Just wondering how people clean them after use and any invaluable tips to keep them lasting longer. 8)


----------



## XTR (Mar 2, 2006)

Fairy liquid


----------



## shurcomb (Jan 6, 2007)

I have some pinnacle pad cleaner, spray it on and let it soak for a while, then rinse under running water.


----------



## qooqiiu (Oct 12, 2007)

Are we talking brake pads?

You clean brake pads :? :? :lol:

Seriously :?:


----------



## XTR (Mar 2, 2006)

qooqiiu said:


> Are we talking brake pads?
> 
> You clean brake pads :? :? :lol:
> 
> Seriously :?:


I clean mine with WD40


----------



## TeeTees (Mar 9, 2006)

XTR said:


> Fairy liquid


^ as above - soak with water, massage in the fairly liquid, rinse until all gone, and then leave to dry


----------



## Alan W (Oct 8, 2007)

Spray with APC (1:3), let soak a while and then wash out thoroughly under a running tap (warm water).

Alan W


----------



## mav696 (May 21, 2006)

I just stick them in a bucket of car shampoo and give them a good clean and then a thorough rinse under a tap.


----------



## NickP (May 6, 2002)

Mine go in the Washing Machine @ 30 Degrees along with my MF's and drying Towels


----------



## sirmattylad (Feb 6, 2009)

NickP said:


> Mine go in the Washing Machine @ 30 Degrees along with my MF's and drying Towels


Does that not reduce the life of em?
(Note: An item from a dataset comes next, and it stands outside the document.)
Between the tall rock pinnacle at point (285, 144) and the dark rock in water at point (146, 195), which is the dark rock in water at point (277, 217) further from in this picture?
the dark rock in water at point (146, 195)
Can imagine getting em out and being in pieces! 8)


----------



## NickP (May 6, 2002)

sirmattylad said:


> NickP said:
> 
> 
> > Mine go in the Washing Machine @ 30 Degrees along with my MF's and drying Towels
> ...


All of my Menz, 3M, Sonus and Megs pads have been done in excess of 10 times and all are fine


----------



## redsi72 (Nov 13, 2006)

dont use washing powder though!


----------